While there are very low-cost consumer-level video conferencing systems available, most businesses do not find these systems acceptable. For the purposes of this article, video conferencing equipment and services refers to high-end, professional systems that require high-speed internet connections and expensive equipment. In the short run, the demand curve for video conferencing equipment and services has shifted out, or increased, as shown to the right. We show a very large shift, from D1 to D2, for clarity. This has the effect of increasing the quantity of video conferencing equipment and services demanded from Q1 to Q2, and raising the price from P1 to P2. We show the price increasing only modestly, because prior to September 11 a lot of unused video conferencing capability seems to have been available.1
This is a very simple analysis based on a change in demand behavior, in this case a shift out of the demand curve. We could explain the increase by thinking of video conferencing as a substitute for air travel. In a sense air travel has become more expensive since September 11. Waits at airports are much longer due to increased security, and people simply feel less safe flying. Both of these can be thought of as an increase in costs. Increased time spent at airports is a very direct cost as highly paid employees wait in airports unable to be productive.
The interesting question is, what happens in the long run? Do businesses continue to rely more on video conferencing, leading to a long run increase in the demand for video conferencing equipment and services and a decrease in the demand for business flights? Or, in a few weeks or months, do things go back to where they were before September 11, causing the demand for video conferencing to return to roughly where it was prior to September 11?
Unless there are more terrorists attacks on the U.S., it seems quite plausible that this increase in demand for video conferencing will be short-lived. If so, demand might well shift back over the next few months to roughly what it was before September 11. We show this in a graph to the right. Demand shifts back and prices and quantities return to roughly where they were prior to September 11.
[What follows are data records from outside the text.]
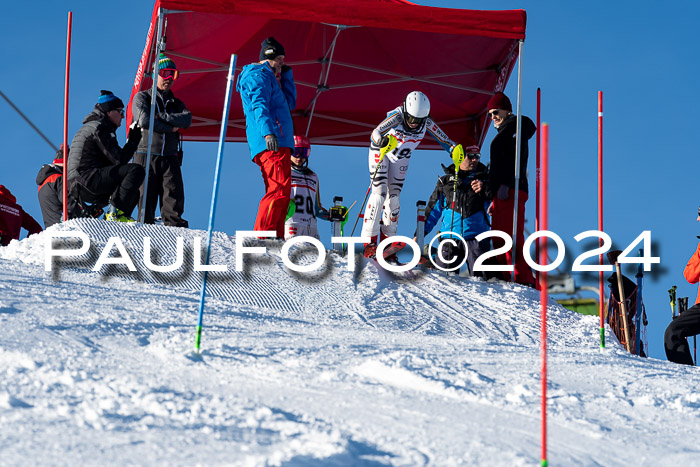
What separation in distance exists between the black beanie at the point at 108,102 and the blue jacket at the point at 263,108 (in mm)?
970

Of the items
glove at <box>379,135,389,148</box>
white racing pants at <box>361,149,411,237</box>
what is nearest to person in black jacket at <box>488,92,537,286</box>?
white racing pants at <box>361,149,411,237</box>

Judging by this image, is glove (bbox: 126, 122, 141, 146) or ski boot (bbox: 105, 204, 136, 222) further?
glove (bbox: 126, 122, 141, 146)

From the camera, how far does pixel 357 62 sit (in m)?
9.45

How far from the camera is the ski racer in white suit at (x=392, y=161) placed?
7.04m

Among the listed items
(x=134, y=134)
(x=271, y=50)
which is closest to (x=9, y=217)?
(x=134, y=134)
Another possibility is that the short-term interest in video conferencing for business meetings will cause businesses to become more comfortable with this technology, as well as allowing it to be considered a more acceptable way to hold business meetings. As more companies add video conferencing capabilities, network effects2 will aid the adoption of video conferencing as a viable alternative to face-to-face meetings. If so, the demand for video conferencing could stay high even if there are no further terrorists attacks, and even if airport waits decrease and people become more comfortable flying again. If so, we can expect an increase in the supply of video conferencing equipment and service providers over the long run as increased demand drives up prices and increases profits for companies that provide video conferencing equipment and services.
To the right we show the supply curve shifting from S1 to S2 due to the increased profitability of production of video conferencing equipment and provision of video conferencing services. We show the price of video conferencing equipment and services falling in the long run below the initial price. This may not be the case, but it seems likely that the production of video conferencing services and equipment will exhibit increasing returns to scale3 causing prices to fall in the long run.
If video conferencing becomes a very popular way of doing business in the long run, the effects will be felt by many industries including the airline and telecommunications industries, the hotel and rental car industries, and by many others whose business is directly or indirectly affected by business travel. We won't go into these effects in any detail here except to say that a large enough shift to video conferencing will ripple throughout an economy where constant travel for face-to-face business meetings has been the norm for many years.1 In other words, the short run supply curve is fairly elastic due to the excess capacity that existed prior to September 11.